I was driving through Kingston on Friday, for a painful meeting with an accountant to go over my tax-return (ordinarily I'd do it myself, but why don't you try moving twice to two different states within the same year, have your employer move its office from one state to another, and then collect stock option income from yet another state and see how willing you are to screw around with it solo). While driving there, I passed by the Kingston Army Reserve Center, complete with its collection of Jeeps, Transport Vehicles, Hummers, etc., in the back lot.
And not a soul there.
It occurs to me to wonder why targets like this don't occur to folks like the Iraqis? I mean, they obviously must have people in our country already "under cover"... it would only make sense. Military "installations" like this would be perfectly valid targets of war, and they're completely not guarded (at least not guarded enough that you couldn't probably plant a decent sized charge and be long gone before anyone had a chance to do anything about it). And if they're captured, they get POW status immediately (they're a soldier in an army attacking a military target, just like a USMC soldier attacking a supply depot in Southern Iraq). They're not going to "do time" over it, by definition when the war is over, they get handed over to their country, without prosecution or action of any kind. Them's the rules of war.
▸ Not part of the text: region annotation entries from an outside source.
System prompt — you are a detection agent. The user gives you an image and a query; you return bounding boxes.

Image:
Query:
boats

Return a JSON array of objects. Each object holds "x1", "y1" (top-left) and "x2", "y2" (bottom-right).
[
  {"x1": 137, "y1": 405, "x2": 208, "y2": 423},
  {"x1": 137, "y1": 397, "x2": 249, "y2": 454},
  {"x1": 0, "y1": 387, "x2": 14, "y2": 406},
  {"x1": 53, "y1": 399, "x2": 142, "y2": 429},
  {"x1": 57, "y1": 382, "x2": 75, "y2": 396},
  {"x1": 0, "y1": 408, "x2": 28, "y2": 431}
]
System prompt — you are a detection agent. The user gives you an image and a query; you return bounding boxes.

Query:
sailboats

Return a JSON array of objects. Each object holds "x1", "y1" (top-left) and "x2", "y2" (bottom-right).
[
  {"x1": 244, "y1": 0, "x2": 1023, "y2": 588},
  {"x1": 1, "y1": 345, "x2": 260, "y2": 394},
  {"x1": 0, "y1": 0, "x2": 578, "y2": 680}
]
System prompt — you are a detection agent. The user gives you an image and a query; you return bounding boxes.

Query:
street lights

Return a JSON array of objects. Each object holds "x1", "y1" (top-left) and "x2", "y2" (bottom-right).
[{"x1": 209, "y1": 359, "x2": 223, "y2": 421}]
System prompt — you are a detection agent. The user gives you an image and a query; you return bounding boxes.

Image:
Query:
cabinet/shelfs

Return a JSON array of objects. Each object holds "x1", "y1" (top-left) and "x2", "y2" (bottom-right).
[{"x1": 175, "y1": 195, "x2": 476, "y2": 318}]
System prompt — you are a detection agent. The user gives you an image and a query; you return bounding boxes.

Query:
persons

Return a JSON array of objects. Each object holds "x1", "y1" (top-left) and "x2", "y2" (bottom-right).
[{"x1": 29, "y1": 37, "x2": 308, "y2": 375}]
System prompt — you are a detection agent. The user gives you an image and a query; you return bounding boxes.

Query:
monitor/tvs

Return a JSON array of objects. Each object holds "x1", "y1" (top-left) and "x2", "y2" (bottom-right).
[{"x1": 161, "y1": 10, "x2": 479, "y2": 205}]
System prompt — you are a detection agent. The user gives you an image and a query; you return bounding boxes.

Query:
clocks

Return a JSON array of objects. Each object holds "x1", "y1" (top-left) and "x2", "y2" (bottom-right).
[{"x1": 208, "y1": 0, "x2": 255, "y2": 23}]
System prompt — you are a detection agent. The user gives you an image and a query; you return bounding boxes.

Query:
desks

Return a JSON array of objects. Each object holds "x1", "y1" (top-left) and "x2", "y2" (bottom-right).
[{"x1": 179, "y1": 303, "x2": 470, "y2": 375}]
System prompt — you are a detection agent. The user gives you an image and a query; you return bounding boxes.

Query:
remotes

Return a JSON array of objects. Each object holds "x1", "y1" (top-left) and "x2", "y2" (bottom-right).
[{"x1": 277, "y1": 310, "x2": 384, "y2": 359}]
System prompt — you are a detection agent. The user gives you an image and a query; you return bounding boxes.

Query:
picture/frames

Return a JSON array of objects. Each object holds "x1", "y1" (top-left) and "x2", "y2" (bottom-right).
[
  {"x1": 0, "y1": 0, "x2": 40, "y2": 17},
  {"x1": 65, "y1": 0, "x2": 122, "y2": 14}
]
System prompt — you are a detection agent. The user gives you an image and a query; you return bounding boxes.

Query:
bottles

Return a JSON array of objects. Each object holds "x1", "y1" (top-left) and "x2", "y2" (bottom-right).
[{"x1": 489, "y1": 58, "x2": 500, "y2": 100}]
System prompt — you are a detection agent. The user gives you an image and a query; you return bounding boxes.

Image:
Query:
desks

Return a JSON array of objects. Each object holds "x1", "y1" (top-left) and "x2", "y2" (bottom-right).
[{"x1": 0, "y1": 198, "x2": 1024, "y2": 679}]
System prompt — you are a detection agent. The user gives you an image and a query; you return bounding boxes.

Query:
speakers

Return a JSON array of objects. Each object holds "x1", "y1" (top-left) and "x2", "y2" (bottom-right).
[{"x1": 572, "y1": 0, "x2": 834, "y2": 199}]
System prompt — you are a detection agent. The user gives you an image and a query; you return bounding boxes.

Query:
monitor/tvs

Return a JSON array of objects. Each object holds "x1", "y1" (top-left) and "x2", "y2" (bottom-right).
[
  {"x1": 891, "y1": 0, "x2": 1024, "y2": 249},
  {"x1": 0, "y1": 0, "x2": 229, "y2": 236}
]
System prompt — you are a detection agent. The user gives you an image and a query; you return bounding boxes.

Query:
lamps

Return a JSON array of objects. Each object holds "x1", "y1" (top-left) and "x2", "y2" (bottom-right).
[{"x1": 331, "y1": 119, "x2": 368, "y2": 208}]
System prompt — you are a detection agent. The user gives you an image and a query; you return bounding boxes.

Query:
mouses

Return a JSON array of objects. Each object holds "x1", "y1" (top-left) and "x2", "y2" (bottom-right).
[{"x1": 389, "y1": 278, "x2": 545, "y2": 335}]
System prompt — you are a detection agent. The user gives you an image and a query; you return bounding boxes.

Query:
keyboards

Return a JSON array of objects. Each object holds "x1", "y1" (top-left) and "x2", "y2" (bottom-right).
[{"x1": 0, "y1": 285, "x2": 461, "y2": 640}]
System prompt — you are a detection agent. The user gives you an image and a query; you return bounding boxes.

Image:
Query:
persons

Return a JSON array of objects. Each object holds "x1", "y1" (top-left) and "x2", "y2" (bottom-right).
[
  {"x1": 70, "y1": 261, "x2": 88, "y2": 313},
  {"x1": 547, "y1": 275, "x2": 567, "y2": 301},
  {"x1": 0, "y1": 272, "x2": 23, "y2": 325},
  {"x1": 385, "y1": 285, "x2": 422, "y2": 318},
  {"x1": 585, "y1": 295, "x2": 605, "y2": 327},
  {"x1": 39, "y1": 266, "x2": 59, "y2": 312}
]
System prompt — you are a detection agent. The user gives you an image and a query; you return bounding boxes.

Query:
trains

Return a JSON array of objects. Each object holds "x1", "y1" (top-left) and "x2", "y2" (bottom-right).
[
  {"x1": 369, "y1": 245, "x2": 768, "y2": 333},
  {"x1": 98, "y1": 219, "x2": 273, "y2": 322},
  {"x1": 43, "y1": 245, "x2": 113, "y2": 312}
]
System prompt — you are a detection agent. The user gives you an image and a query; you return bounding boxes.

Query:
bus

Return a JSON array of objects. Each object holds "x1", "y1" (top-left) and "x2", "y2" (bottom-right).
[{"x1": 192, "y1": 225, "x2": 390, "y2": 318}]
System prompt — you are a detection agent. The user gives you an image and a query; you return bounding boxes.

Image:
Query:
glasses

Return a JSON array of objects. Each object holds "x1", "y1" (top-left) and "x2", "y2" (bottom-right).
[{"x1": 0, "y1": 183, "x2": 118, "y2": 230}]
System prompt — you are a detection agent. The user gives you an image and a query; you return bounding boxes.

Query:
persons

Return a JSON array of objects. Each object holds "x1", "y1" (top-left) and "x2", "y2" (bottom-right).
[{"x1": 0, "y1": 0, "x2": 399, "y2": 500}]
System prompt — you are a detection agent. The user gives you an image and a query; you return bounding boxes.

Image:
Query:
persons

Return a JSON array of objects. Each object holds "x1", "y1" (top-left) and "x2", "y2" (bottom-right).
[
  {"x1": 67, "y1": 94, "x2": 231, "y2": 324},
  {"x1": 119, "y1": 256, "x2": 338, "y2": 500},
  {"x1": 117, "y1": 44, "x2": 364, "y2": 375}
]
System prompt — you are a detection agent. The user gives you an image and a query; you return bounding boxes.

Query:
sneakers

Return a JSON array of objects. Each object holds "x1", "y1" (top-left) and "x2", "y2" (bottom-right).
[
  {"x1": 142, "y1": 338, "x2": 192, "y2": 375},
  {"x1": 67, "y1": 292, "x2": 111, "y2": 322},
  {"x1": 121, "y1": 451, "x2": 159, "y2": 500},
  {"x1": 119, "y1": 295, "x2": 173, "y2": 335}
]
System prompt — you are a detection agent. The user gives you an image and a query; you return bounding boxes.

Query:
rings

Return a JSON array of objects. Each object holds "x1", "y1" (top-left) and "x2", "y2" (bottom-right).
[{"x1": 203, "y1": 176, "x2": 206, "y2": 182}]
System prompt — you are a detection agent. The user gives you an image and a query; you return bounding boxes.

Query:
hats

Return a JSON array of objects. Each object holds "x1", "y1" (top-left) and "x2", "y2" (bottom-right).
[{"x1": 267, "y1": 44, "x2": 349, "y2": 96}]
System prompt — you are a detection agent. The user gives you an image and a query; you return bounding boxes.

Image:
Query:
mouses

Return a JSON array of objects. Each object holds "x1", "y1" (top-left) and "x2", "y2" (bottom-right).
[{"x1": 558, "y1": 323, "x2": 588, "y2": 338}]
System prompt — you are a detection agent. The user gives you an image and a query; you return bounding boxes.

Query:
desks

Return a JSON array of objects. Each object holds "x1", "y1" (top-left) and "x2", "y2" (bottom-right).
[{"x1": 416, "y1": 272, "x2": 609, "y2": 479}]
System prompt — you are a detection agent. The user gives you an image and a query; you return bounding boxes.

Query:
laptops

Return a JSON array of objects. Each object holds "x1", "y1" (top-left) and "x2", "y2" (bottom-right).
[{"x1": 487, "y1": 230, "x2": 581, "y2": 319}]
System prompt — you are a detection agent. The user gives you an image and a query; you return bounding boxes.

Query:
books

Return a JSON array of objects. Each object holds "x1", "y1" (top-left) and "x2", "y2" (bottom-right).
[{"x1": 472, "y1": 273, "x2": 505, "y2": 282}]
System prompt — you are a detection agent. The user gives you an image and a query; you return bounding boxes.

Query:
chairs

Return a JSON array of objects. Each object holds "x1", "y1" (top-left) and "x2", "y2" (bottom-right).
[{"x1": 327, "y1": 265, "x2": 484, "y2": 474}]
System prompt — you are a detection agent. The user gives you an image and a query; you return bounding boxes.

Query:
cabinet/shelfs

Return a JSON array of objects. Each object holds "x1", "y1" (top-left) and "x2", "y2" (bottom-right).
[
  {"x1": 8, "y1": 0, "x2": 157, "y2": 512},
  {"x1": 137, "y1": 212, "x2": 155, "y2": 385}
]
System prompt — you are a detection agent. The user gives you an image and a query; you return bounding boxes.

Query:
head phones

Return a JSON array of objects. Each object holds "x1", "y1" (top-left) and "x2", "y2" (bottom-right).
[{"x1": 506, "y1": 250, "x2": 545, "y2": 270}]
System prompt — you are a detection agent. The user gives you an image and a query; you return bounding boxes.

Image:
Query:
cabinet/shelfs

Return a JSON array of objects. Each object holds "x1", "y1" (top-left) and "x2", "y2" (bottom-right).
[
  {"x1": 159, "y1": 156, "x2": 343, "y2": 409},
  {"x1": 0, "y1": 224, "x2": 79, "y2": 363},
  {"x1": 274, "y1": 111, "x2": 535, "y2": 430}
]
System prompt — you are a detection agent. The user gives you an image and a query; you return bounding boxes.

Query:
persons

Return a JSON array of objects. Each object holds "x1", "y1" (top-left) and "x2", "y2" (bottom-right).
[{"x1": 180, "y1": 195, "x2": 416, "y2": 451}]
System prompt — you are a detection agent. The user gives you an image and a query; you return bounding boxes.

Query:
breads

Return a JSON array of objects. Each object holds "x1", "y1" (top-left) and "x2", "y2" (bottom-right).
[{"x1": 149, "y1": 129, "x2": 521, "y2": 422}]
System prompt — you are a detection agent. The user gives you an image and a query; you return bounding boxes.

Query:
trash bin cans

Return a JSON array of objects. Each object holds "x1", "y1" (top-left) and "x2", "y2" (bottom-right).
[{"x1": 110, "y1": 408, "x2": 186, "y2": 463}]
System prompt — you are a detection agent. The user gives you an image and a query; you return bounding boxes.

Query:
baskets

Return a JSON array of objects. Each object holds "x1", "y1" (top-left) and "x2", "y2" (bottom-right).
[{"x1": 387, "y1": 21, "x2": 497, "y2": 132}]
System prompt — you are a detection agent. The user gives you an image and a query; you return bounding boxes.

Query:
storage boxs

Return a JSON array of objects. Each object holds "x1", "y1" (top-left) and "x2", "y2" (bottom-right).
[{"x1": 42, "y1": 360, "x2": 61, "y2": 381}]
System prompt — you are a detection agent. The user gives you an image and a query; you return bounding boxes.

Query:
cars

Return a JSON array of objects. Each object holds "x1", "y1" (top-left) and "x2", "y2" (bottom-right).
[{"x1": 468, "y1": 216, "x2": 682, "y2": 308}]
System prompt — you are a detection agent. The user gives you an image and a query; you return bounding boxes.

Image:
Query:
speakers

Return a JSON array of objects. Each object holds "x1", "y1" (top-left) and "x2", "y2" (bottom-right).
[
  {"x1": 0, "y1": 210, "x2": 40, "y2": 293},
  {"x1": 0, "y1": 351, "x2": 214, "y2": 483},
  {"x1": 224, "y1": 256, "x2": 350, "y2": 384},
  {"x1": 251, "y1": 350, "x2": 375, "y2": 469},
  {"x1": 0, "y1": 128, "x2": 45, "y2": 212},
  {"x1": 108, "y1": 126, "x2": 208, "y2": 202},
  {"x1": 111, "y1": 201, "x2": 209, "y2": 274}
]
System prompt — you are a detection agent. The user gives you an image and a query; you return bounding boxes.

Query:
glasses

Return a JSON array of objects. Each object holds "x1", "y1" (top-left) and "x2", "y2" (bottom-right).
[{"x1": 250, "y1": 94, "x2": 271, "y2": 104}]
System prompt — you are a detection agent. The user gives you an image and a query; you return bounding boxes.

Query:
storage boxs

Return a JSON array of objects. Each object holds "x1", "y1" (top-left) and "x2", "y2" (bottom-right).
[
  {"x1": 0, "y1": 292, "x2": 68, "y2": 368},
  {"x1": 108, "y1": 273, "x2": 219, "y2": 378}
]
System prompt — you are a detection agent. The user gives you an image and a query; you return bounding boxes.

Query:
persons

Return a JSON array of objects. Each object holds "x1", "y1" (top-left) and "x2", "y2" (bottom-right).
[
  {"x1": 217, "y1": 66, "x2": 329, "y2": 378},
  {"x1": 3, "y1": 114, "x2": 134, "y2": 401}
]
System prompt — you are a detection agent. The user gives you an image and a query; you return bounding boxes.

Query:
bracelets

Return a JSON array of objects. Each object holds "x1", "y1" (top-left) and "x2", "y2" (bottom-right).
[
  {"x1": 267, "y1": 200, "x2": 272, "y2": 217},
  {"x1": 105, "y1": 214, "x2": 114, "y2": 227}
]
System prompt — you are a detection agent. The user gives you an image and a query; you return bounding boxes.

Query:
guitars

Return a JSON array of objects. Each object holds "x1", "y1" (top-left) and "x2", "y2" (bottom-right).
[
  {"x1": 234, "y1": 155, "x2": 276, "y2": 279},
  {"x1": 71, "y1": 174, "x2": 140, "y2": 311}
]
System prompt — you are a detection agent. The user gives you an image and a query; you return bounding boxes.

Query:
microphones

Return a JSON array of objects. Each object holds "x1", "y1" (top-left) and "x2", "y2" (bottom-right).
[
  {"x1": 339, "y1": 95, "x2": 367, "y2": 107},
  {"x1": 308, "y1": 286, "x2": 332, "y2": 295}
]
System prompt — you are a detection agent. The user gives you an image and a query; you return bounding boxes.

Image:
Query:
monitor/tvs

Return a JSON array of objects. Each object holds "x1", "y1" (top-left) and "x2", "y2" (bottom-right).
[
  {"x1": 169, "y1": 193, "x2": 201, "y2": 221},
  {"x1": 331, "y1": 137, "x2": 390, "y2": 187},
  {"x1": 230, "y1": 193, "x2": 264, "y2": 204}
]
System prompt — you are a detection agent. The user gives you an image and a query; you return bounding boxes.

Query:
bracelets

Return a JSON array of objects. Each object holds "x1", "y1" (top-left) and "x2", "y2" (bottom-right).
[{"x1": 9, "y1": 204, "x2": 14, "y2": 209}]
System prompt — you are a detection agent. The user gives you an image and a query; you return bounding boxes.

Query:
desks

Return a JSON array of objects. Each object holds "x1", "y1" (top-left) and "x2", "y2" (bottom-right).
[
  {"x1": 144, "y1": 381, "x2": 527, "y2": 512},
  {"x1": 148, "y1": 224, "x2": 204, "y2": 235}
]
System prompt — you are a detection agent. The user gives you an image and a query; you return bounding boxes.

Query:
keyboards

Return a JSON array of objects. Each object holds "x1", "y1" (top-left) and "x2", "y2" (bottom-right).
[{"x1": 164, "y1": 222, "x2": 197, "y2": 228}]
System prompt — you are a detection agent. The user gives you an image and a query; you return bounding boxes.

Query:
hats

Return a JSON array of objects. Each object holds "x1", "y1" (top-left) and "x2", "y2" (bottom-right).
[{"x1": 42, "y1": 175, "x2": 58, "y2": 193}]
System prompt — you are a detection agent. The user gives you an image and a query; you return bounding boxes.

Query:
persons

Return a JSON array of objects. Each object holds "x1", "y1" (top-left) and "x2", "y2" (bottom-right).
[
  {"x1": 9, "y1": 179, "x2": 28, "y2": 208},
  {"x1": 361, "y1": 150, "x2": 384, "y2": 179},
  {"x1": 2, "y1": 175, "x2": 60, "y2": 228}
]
Why hasn't this happened yet? Sure, big cities are ripe targets for sheer numbers, but to really wage a war of "terror attrition", where you're trying to demoralize the enemy (us) into giving up, you want to make us looking everywhere for problems. Out here in the sticks, we all feel safe, because we're a hundred miles from the city, nowhere near anything considered remotely politically "important", etc.
I have to believe that having "rural america", which has always felt itself safe from the harm of war, constantly looking over its shoulder, and giving second looks to anyone of slightly-tanner-than-norm skin color, would have a far more demoralizing effect than attacking a city. Blowing up an urban center simply says "rally behind this big event!" (to wit, 9/11)... attack in very unexpected places, doing little to no real damage to our people or assets, but scaring people who aren't used to being worried... that could have a far better (to the Iraqis) effect on the US populace than anything they can do elsewhere.
So, I ask again... why hasn't this happened already? I mean, I can't be the only one to see the logic of this. I'm not so bright that this is a new idea, but I can't figure out the "fatal flaw" that explains why it hasn't happened yet. Any thoughts?
I thought you were declared an enemy combatent and put in a military prision where you are tortured for information or simply "dissapear" you.
I guess blowing up a few vehicles out in the boondocks as opposed to killing and maiming thousands in a big city isn't dramatic enough. Not enough bloodied bodies.
Maybe, but (if *I* were running a guerilla campaign), I'd be trading terror for bodies any day. You certainly can't, as Iraq, win a war of "blood attrition" with us, we outnumber them 10 to 1. The only way to even have a HOPE of winning is to undermine support for the war itself, by spreading fear.
Terror of a few in the immediate vicinity as opposed to terror of thousands in a big city I don't think would have the same impact.
Now the armory on Staten Island I can see causing outrage if it was hit. Not only is it part of New York, it's also bang smack in the middle of a middle class neighborhood, and bordering two schools on two of it's sides. Not past there recently, so I can't comment on the security surrounding it. I do know immediately following 9/11 manned tanks guarded all entrances.
(OT, why isn't your blog remembering my info, I always check the 'remember info'?)
True, but "big" events just cause us to rally around a single event. I'd have to believe that a bunch of smaller events, hitting people where you wouldn't expect a terrorist to attack like the middle of nowhere, would have a higher terror factor.
But that's just me.
As for the OT thing: dunno. I know that I find myself re-entering my info sometimes on my blog, sometimes on other folks' blogs, etc. It's all cookie-based, so maybe watching when it tries to set a cookie and seeing if the browser is tossing them for some reason from time to time. I'm using privoxy, so I always just attributed it to "something privoxy is screwing with" and ignored it. ;-)
Duh, yes the cookie thing. It would help if I put you in the always accept list wouldn't it. :)
Hmm. I never once, never, thought I was more at risk since 9/11 than I did following OK City. Dereck's pointis that by freaking out a major city, you just hit a few Blue areas. Blow up a few things in small towns (sub-50K) in the mid-west, and you get a lot more Electoral Votes worried.
In any event, terror doesn't require mass murder. Only the threat of such.